The Best Cornmeal for Polenta

Here's what to look for when shopping for polenta.

In the supermarket, cornmeal can be labeled anything from yellow grits to corn semolina. Forget the names. When shopping for the right product to make polenta, there are three things to consider: “instant” or “quick-cooking” versus the traditional style, degerminated or full-grain meal, and grind size. Instant and quick-cooking ¬cornmeals are parcooked and comparatively bland—leave them on the shelf. Though we loved the full-corn flavor of whole-grain cornmeal, it remains slightly gritty no matter how long you cook it. We prefer degerminated cornmeal, in which the hard hull and germ are removed from each kernel (check the back label or ingredient list to see if your cornmeal is degerminated; if it’s not explicitly labeled as such, you can assume it’s whole-grain).

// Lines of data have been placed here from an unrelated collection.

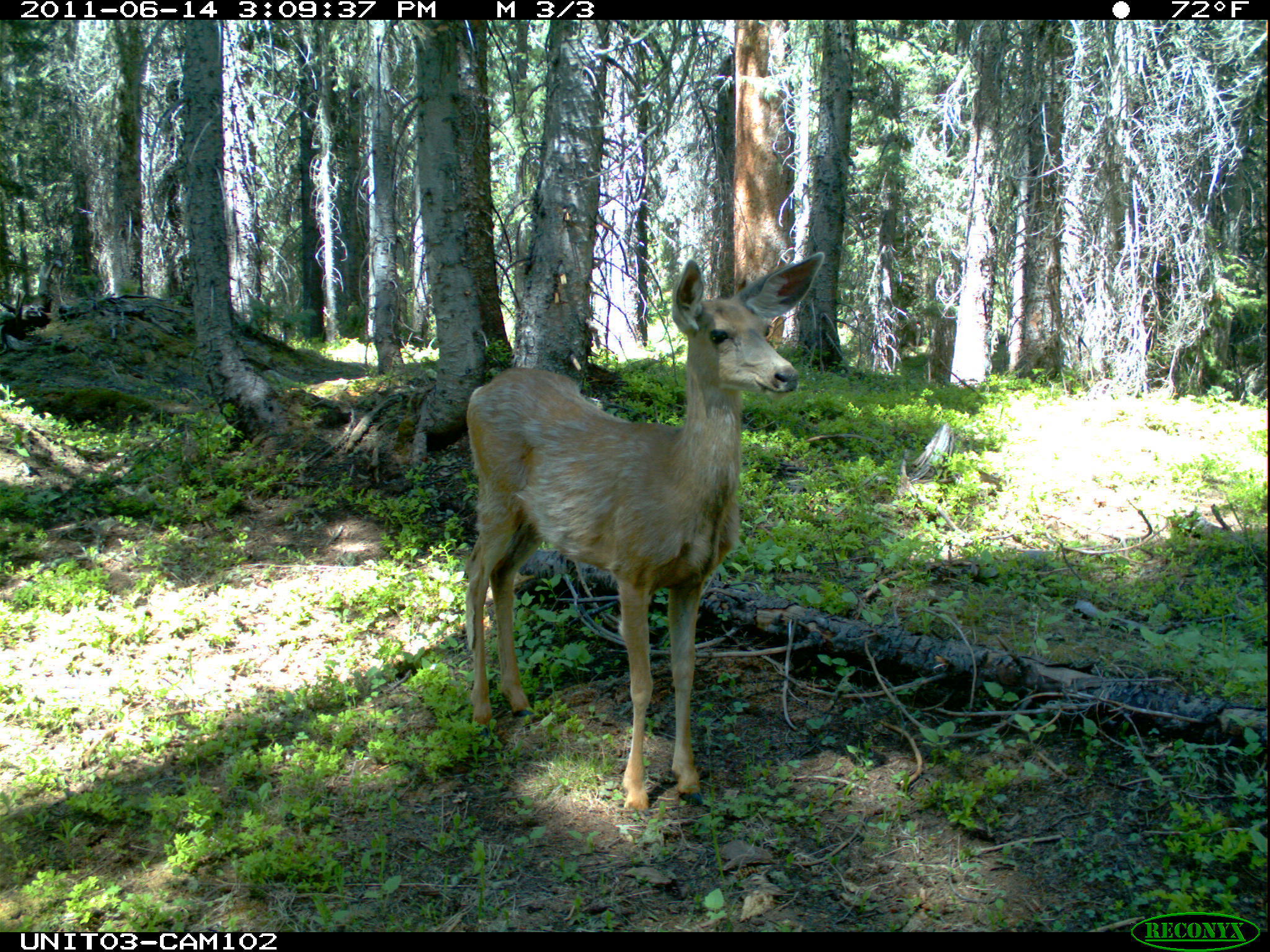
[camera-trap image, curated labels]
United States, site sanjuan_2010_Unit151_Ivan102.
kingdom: Animalia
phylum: Chordata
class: Mammalia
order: Artiodactyla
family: Cervidae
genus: Odocoileus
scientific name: Odocoileus hemionus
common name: mule deer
Odocoileus hemionus (mule deer).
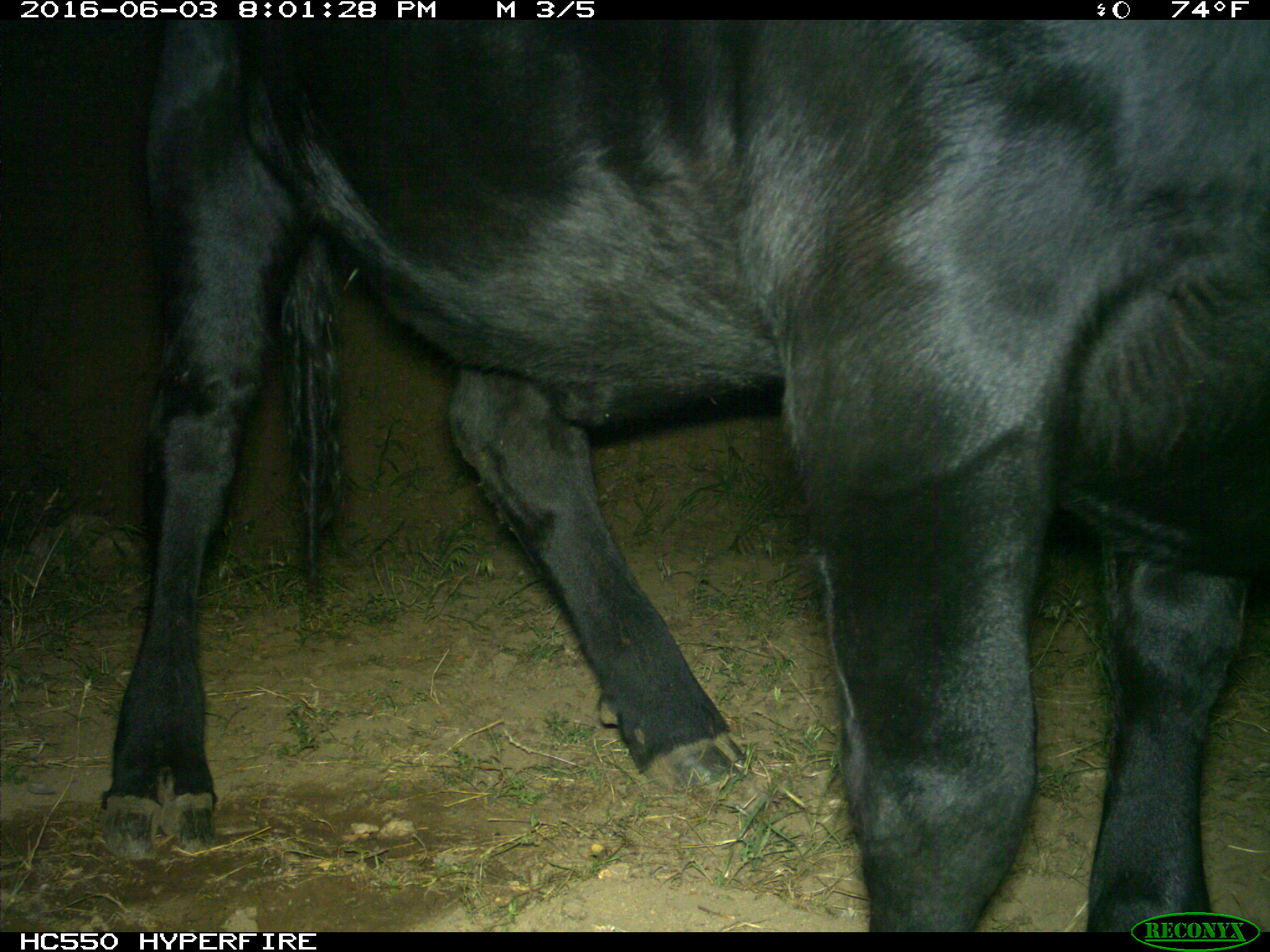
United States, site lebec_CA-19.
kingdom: Animalia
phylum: Chordata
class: Mammalia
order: Artiodactyla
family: Bovidae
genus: Bos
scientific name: Bos taurus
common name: domestic cow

As for grind, we found coarser grains brought the most desirable and pillowy texture to our Creamy Polenta (see related recipe). However, grind coarseness can vary dramatically from brand to brand since there are no standards to ensure consistency: One manufacturer’s “coarse” may be another’s “fine.” Here’s how to identify the optimal coarsely ground texture.

TOO FINE The super-fine grains of quick-cooking cornmeal speed the cooking process but lack corn flavor.

STILL TOO FINE Regular cornmeal (such as Quaker) has a similarly sandlike texture that also cooks up gluey.

JUST RIGHT A coarser cut, about the size of couscous, retains a soft but hearty texture after cooking.